Fürchten statt Glauben

   In der von Bernard Marcadé kuratierten Abteilung lässt schon der Titel erahnen, wohin die Reise geht: «Je ne crois pas aux fantômes, mais j'en ai peur». Bruno Peinado zeigt da ein mehr als mannshohes, schwarzes Michelin-Männchen mit gewaltigem Kraushaar, auf dessen Brust in Spiegelschrift «The Big One World» geschrieben steht - ganz als nähmen wir selbst «Black Power» nur noch im Rückspiegel des Rennwagens wahr, mit dem wir in die globale Zukunft donnern. Einen ironischen Bezug zur Vorgeschichte dieser Ausstellung kann man auch aus der Installation «Faire des cartes de France» (2000) von Annette Messager herauslesen.

   Hinter einem wandfüllenden Netz hat sie Zeichnungen montiert, auf denen sie die Karte Frankreichs mit Hilfe von verschiedenen Figuren gestaltet: «La France Picasso» ist aus einem Gesicht geformt, das aus den «Demoiselles d'Avignon» entliehen scheint; aus der «France des vaches folles» grinst uns ein Haufen Rindviecher entgegen, und für «La Chiraquie» nutz sie geschickt die markante Nase des Präsidenten, um die Bretagne auszuformen.
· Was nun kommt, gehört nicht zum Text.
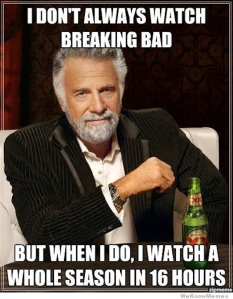 i-dont-always-watch-breaking-bad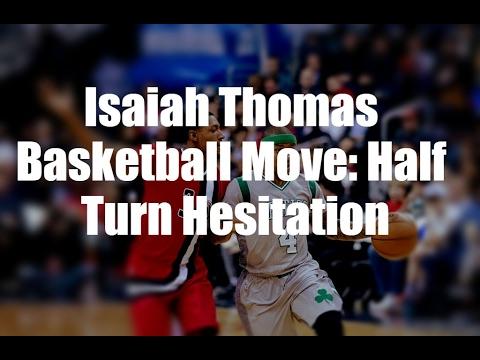 Isaiah Thomas Basketball Move: Half Turn Hesitation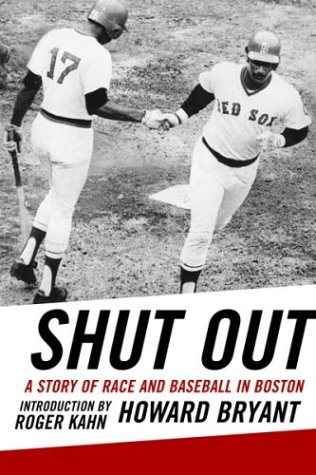 Shut Out: A Story of Race and Baseball in Boston 9780807009796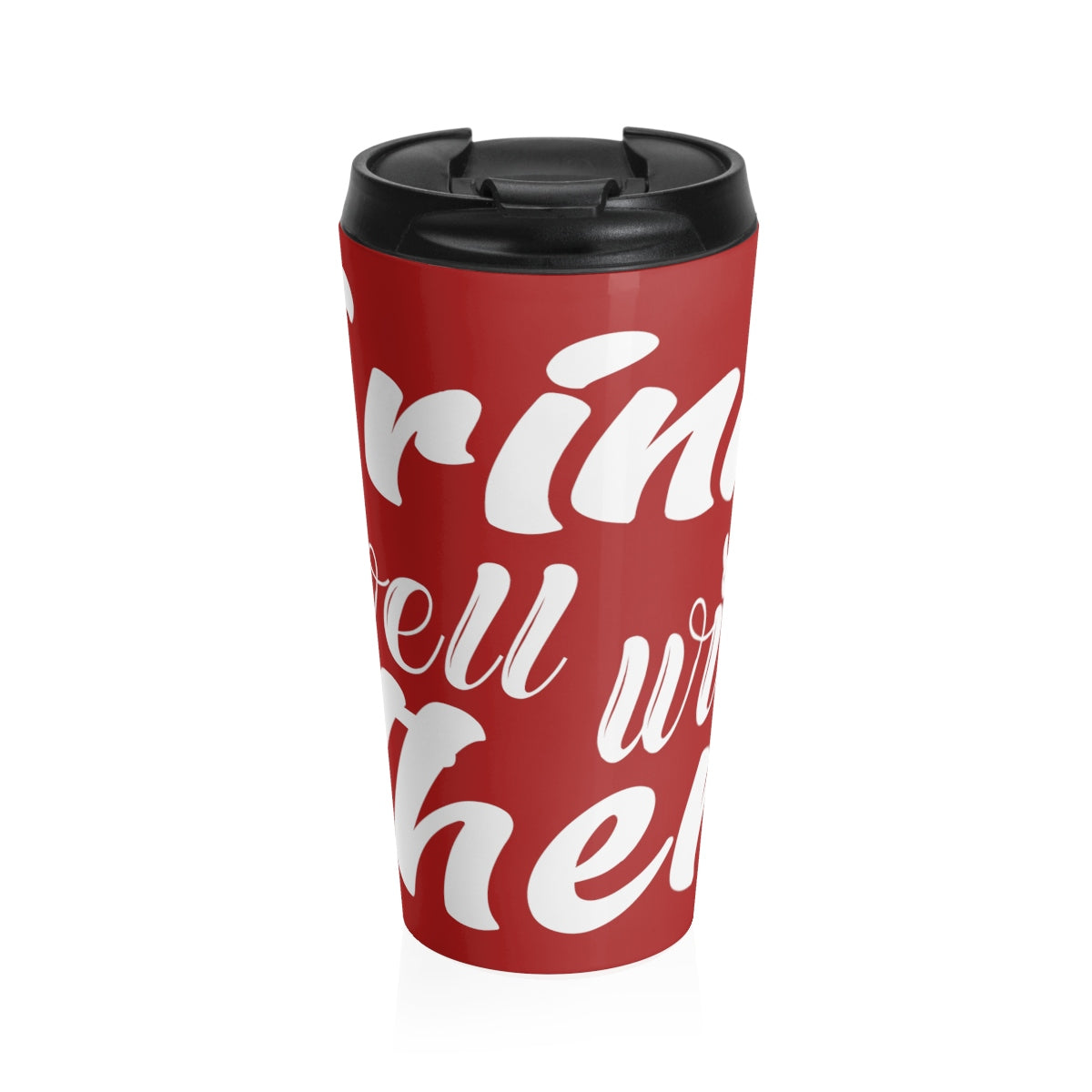 Drinks Well with Others 15 oz Stainless Steel Drink Tumbler in Red - Nauti Details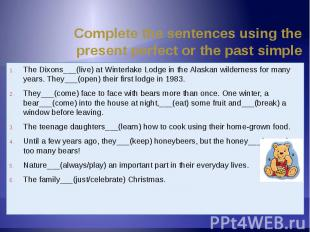 Complete the sentences using the present perfect or the past simple The Dixons__
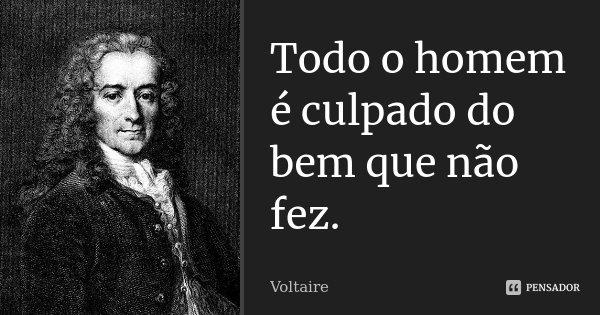 Todo o homem é culpado do bem que não fez.... Frase de Voltaire.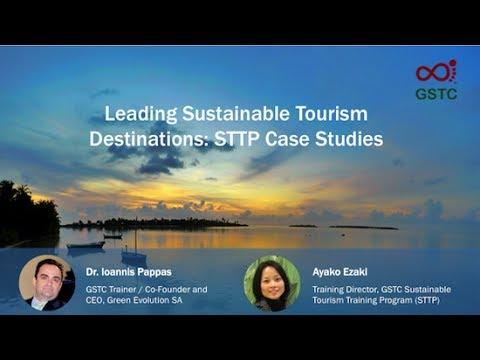 Leading Sustainable Tourism Destinations: STTP Case Studies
   So reichhaltig das Angebot auch ist - hat man die siebentausend Quadratmeter abgeschritten, kommen einem doch leise Zweifel am Sinn eines solchen Grossunternehmens. Viele der gezeigten Werke hat man in anderen Zusammenhängen schon mindestens genauso gut sehen können - und manche Arbeit, die Zeit beansprucht, wäre in einem kleineren Kontext wohl besser aufgehoben. Wem dient die Sache also am meisten? Der Kunst? Frankreich? Dem Minister? - Sicher geht auch das Publikum nicht ganz leer aus. Ja, wer die Vorgeschichte ignorieren kann, wird die Ausstellung mit einem gewissen Genuss beschlendern können. Gelingt das nicht, vergeht einem möglicherweise nach den ersten Augenhappen schon sehr schnell der Appetit.